(WHAT THE TASK ASKS): Reproduce the material verbatim, from the line containing "From the provided" through the end of the material, including both ends. Leave the pictures out of your answer.

(RECORDS SUPPLIED):
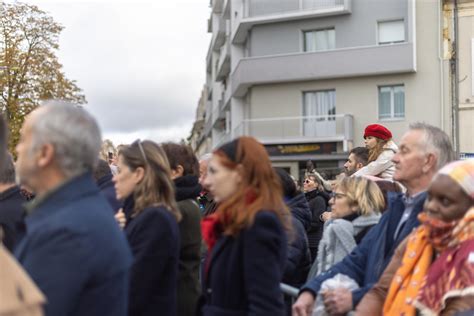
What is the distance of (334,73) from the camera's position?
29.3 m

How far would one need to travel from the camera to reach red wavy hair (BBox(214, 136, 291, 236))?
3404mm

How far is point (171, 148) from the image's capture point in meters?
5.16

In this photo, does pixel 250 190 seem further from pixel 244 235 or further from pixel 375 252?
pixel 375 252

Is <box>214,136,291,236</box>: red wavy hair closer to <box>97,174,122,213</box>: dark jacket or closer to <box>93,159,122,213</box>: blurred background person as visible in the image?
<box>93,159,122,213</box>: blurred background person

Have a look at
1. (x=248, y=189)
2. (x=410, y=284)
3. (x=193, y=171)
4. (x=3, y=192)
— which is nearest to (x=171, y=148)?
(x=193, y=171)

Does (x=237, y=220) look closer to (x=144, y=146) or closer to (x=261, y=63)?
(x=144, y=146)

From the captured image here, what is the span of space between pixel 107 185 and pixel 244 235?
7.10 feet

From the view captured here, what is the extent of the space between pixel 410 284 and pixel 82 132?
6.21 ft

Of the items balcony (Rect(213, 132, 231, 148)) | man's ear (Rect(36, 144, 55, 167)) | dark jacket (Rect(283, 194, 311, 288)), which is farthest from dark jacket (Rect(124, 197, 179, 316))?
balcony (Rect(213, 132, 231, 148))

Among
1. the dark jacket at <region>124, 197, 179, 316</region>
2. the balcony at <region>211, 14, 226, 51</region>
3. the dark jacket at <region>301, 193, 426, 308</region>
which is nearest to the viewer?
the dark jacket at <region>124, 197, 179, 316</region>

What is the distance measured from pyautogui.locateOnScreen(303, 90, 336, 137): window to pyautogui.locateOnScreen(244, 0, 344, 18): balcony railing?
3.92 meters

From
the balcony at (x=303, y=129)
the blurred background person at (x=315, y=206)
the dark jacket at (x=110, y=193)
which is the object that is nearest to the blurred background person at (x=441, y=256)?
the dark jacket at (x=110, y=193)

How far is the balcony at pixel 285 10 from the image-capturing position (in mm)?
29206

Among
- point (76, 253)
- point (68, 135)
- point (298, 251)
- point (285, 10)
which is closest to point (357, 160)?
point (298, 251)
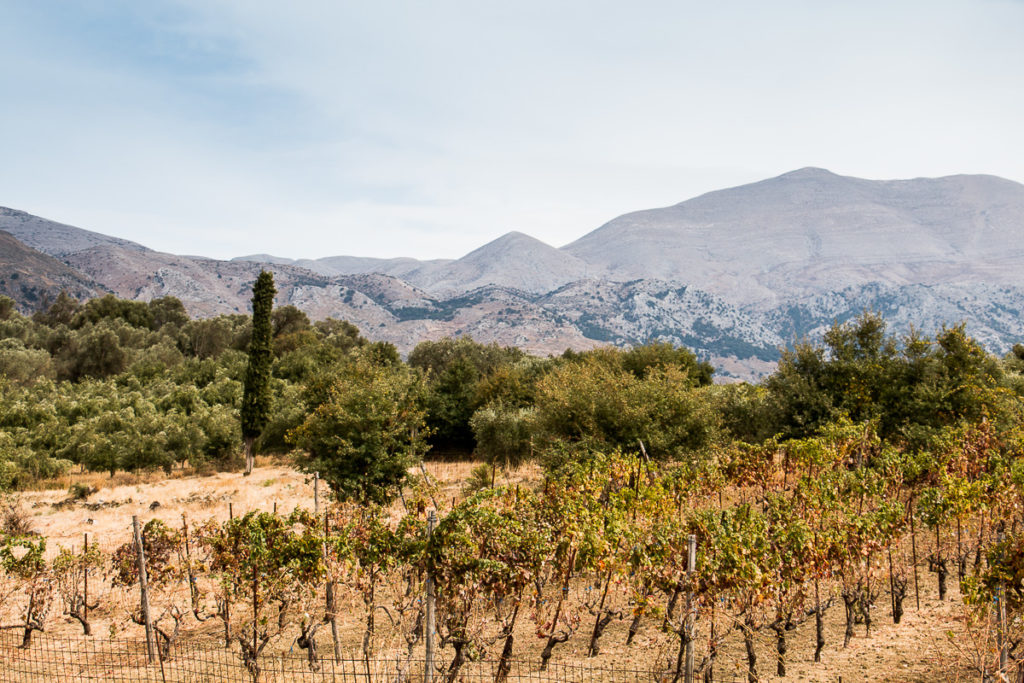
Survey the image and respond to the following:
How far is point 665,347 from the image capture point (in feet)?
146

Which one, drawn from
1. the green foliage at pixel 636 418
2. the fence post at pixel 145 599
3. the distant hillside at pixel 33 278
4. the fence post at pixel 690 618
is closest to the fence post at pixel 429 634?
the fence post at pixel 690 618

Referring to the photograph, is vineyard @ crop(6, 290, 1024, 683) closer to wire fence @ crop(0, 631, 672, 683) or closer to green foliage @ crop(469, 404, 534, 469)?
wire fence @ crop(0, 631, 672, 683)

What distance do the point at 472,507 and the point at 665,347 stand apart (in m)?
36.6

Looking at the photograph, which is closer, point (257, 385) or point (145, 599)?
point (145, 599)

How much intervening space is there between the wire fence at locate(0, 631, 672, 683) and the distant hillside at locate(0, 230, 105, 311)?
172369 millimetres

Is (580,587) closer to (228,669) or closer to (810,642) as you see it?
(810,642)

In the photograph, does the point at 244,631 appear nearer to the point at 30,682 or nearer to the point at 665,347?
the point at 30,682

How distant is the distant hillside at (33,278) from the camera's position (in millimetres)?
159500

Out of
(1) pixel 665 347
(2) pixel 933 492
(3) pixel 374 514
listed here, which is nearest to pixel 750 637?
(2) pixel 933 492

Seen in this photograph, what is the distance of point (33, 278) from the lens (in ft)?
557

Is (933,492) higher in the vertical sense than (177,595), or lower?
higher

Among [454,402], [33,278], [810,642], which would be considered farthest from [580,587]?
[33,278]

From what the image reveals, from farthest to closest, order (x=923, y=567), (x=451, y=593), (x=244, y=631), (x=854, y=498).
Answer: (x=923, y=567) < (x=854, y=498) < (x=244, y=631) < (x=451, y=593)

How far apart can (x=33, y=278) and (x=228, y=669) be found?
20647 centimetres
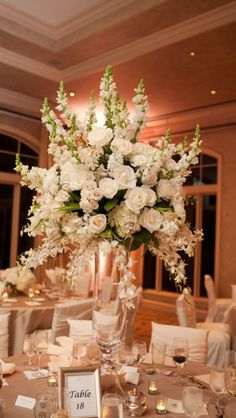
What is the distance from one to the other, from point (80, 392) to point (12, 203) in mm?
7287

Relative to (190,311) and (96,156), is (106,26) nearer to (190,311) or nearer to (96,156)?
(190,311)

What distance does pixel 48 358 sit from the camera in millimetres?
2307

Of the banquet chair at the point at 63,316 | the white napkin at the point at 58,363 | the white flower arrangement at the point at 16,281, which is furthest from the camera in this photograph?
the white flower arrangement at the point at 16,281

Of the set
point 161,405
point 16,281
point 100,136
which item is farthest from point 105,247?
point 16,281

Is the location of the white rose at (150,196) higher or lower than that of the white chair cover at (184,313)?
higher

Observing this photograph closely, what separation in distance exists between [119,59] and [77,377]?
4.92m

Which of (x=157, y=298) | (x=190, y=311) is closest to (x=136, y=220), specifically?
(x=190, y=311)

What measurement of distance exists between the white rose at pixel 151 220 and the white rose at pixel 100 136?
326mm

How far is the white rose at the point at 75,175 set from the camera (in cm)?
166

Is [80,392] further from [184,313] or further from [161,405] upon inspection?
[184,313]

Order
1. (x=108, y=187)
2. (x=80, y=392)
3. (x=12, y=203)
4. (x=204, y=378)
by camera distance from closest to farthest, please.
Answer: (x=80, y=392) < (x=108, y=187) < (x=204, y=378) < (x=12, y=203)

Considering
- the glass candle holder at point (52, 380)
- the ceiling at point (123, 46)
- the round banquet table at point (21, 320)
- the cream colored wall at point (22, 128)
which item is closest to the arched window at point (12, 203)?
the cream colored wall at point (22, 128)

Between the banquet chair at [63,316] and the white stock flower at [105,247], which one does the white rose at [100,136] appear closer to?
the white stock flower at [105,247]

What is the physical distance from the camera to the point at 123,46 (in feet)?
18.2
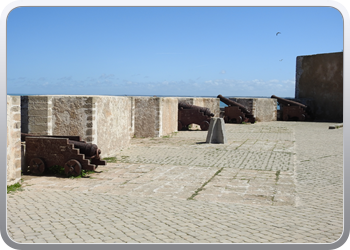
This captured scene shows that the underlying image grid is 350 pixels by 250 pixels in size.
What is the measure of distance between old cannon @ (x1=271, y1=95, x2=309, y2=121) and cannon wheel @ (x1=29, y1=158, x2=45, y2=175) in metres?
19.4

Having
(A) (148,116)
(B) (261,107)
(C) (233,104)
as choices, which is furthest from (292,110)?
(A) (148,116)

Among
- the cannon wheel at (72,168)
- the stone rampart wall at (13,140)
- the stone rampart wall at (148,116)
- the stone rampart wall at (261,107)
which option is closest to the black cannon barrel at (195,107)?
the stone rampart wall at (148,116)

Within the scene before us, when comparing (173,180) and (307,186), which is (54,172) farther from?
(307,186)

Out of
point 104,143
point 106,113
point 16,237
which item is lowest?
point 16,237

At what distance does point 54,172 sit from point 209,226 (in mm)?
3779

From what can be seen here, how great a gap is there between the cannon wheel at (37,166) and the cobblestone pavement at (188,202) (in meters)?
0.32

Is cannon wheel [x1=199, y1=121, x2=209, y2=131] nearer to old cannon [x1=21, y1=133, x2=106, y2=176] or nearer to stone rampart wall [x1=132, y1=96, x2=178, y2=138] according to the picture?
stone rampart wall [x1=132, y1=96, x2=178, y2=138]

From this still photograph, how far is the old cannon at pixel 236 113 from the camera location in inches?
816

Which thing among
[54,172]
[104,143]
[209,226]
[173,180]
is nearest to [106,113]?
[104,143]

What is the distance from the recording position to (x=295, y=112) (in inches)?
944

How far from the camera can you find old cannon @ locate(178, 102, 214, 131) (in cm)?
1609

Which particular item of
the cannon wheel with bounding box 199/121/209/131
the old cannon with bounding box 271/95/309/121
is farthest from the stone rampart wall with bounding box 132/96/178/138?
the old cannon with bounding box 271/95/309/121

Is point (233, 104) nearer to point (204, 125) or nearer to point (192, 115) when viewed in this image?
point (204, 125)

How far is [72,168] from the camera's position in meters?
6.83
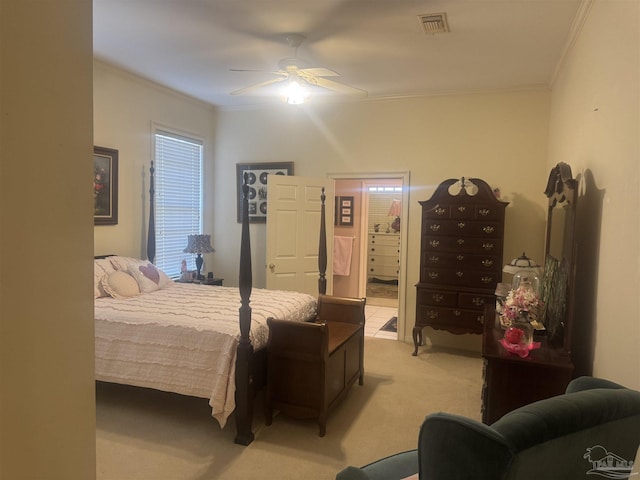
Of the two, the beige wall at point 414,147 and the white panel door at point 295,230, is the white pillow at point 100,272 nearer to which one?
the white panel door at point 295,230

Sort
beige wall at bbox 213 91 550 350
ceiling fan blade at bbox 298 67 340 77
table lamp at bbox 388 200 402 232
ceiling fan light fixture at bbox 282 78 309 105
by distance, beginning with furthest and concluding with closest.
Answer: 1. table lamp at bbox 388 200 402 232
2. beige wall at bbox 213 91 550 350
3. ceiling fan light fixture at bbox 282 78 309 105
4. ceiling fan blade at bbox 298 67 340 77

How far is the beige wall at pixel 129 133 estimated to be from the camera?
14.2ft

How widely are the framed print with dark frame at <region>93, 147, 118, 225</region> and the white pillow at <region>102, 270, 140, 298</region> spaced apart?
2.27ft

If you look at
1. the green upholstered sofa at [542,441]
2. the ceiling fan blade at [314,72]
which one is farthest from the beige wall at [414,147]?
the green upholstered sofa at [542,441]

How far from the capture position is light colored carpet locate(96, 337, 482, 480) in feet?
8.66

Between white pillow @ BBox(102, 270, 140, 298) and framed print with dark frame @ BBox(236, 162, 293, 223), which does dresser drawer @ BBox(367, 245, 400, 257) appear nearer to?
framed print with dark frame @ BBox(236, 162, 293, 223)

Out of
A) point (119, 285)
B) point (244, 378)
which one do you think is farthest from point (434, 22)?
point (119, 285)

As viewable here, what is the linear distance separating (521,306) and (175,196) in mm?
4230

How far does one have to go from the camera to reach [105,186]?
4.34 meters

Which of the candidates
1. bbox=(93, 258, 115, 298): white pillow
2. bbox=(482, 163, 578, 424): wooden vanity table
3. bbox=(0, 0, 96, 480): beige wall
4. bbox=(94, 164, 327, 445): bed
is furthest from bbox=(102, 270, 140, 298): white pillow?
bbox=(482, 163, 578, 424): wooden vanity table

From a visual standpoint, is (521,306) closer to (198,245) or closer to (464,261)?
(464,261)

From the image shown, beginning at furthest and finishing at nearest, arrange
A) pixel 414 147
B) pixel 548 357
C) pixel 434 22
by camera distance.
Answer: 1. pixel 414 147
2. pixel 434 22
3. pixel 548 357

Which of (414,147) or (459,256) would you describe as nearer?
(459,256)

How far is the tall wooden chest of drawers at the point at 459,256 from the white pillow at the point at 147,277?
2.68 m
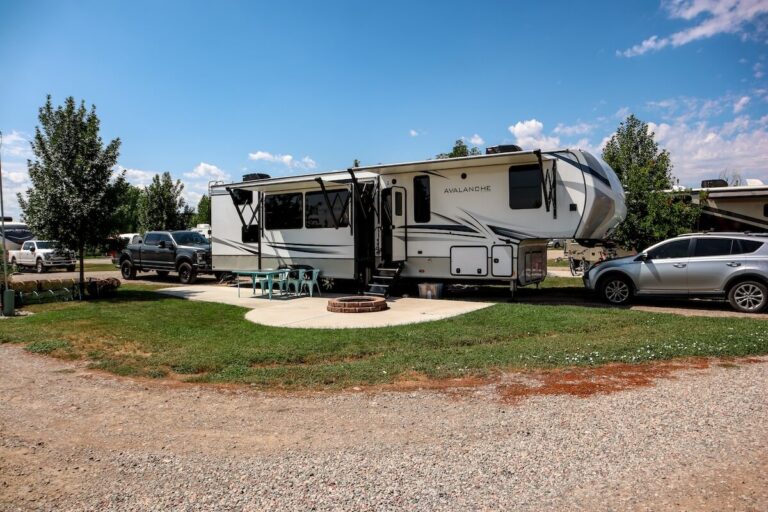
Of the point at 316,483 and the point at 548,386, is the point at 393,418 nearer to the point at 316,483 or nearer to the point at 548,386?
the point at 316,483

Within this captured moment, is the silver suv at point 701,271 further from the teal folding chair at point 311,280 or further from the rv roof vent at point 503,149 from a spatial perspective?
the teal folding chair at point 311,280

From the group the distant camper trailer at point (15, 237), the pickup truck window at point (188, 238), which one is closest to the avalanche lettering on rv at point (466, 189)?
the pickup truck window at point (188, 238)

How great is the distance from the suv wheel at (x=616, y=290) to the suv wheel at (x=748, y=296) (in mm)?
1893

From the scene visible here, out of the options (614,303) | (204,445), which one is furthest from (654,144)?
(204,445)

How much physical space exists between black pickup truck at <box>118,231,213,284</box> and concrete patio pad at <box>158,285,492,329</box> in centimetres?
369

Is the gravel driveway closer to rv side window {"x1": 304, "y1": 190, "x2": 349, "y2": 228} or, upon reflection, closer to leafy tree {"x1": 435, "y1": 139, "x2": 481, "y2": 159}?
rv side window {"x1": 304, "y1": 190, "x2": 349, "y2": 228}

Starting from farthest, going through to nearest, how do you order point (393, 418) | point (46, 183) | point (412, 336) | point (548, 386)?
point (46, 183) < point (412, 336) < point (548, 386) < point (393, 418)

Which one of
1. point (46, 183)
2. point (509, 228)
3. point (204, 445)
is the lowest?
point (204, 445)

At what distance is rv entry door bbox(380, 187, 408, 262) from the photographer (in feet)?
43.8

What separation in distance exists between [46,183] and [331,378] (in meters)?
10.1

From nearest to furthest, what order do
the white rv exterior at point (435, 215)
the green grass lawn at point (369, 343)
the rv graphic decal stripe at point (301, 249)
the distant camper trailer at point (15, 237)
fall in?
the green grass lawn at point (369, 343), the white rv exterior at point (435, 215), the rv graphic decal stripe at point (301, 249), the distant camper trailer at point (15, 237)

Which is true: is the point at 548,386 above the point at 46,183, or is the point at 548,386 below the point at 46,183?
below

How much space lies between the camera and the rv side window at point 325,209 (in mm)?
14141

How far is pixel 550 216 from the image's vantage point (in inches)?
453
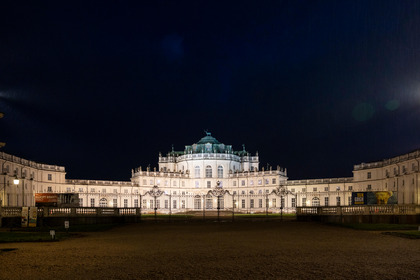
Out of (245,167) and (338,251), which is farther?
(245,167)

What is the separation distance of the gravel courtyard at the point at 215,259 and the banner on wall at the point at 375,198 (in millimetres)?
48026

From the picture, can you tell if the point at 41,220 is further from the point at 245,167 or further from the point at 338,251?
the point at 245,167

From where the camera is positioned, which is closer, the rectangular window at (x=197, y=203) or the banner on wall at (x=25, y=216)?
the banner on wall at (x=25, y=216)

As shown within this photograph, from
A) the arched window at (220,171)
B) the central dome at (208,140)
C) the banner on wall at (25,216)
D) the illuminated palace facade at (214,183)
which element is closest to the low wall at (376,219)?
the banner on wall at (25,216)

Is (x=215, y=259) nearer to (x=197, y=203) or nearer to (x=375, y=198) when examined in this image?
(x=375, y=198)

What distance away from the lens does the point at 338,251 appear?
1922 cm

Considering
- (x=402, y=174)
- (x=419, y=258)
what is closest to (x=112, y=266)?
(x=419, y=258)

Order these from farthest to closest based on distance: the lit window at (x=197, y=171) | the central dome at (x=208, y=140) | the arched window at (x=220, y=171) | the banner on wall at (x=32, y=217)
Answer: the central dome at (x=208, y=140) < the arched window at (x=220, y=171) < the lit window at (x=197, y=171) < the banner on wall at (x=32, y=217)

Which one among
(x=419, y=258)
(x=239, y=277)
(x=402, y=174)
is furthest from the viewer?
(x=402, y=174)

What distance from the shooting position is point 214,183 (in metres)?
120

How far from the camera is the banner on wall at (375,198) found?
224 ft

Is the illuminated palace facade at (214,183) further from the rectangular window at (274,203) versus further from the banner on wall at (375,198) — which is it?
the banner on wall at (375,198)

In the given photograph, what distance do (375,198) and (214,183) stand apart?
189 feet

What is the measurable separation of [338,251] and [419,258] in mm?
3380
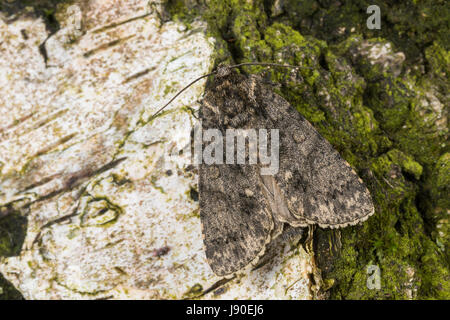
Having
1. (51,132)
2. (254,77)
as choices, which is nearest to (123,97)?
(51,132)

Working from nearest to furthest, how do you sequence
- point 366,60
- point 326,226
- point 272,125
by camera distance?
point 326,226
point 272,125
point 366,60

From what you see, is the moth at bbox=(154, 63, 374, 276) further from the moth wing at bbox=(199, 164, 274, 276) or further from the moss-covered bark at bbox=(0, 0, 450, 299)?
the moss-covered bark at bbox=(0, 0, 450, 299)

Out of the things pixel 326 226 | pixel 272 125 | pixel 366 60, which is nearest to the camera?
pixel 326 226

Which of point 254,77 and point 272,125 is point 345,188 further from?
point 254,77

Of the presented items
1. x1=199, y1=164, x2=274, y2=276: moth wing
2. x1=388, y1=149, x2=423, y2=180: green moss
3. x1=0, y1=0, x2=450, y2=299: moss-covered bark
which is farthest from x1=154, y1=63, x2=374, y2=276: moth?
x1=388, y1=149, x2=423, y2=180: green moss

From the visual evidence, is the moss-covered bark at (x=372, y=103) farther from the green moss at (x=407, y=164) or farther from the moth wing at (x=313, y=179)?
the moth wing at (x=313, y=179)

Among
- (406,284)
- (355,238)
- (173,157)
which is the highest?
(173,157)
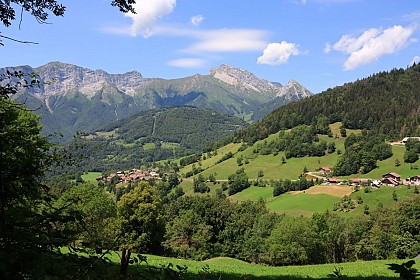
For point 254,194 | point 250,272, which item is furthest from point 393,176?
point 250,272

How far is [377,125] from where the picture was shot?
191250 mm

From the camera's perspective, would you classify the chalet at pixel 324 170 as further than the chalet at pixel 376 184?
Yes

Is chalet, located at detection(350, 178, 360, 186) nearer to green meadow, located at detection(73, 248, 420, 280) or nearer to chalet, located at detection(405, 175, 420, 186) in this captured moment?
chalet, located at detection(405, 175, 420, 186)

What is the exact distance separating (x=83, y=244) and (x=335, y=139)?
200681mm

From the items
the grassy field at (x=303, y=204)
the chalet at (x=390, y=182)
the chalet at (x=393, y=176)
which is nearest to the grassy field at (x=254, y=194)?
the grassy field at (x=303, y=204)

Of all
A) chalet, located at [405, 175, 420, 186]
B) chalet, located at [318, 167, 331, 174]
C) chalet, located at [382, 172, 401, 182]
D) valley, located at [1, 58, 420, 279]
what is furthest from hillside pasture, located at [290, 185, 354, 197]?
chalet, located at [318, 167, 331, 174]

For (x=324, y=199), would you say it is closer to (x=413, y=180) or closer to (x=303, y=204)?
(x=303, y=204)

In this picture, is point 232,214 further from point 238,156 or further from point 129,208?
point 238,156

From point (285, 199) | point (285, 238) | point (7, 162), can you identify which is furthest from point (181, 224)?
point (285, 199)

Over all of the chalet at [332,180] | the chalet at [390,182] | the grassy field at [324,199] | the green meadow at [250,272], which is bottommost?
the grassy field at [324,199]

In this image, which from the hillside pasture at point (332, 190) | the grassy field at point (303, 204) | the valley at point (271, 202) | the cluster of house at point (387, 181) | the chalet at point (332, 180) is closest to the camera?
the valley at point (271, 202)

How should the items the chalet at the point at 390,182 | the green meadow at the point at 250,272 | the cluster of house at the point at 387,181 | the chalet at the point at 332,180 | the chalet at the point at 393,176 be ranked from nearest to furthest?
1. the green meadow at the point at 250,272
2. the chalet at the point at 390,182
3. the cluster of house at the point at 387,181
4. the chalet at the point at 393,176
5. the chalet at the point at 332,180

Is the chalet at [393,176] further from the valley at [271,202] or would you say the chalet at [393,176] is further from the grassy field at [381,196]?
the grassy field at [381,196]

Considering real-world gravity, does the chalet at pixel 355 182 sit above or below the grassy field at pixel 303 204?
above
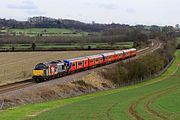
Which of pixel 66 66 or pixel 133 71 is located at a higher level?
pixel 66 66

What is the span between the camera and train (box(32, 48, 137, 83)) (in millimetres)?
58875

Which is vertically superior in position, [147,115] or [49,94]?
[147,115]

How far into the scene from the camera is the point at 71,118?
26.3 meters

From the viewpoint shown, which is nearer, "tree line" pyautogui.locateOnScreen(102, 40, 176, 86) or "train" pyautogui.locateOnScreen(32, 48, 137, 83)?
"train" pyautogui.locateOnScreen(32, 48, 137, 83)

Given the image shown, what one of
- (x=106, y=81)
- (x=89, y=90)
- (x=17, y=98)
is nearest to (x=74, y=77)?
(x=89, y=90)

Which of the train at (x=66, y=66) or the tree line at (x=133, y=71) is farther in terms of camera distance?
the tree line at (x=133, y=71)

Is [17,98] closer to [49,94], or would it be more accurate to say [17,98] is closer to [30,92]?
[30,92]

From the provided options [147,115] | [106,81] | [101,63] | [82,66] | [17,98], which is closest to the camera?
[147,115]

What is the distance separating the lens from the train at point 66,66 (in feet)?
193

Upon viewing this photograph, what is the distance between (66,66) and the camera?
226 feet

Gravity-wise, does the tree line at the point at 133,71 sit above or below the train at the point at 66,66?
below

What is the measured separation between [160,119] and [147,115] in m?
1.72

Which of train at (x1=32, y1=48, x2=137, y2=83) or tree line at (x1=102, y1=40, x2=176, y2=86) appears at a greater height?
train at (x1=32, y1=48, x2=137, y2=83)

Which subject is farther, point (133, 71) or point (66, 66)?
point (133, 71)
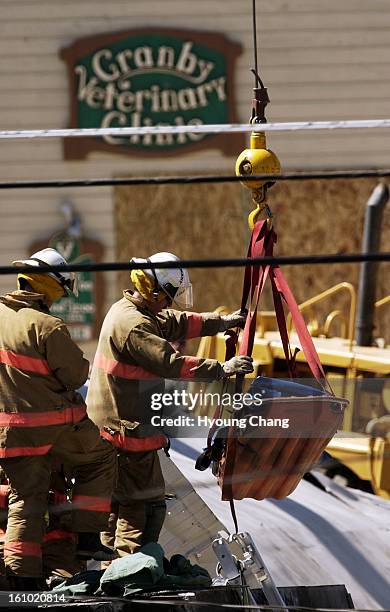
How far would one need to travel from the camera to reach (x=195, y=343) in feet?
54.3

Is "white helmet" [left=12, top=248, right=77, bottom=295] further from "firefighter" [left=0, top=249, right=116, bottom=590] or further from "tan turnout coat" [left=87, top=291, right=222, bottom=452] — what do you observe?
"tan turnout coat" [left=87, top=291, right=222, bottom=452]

(CORRECT ANSWER):
From the provided options [147,115] | [106,81] | [101,63] | [82,66] | [17,98], which is closest to the camera?
[147,115]

What is the distance separating the lens from the train at point 66,66 (in feet)?
193

Upon viewing this photograph, what is the distance between (66,66) and the camera?
226 feet

Gravity-wise, does the tree line at the point at 133,71 sit above or below the train at the point at 66,66?
below

What is the measured separation between [160,119] and [147,115] in m?
1.72

Which of train at (x1=32, y1=48, x2=137, y2=83) or tree line at (x1=102, y1=40, x2=176, y2=86) appears at a greater height?
train at (x1=32, y1=48, x2=137, y2=83)

Which subject is farther, point (133, 71) or point (66, 66)?
point (133, 71)
How far would one need to travel from the camera to reach (x=195, y=343) in feet?
54.3

Is "white helmet" [left=12, top=248, right=77, bottom=295] further from "firefighter" [left=0, top=249, right=116, bottom=590] or further from "tan turnout coat" [left=87, top=291, right=222, bottom=452] — what do you observe?
"tan turnout coat" [left=87, top=291, right=222, bottom=452]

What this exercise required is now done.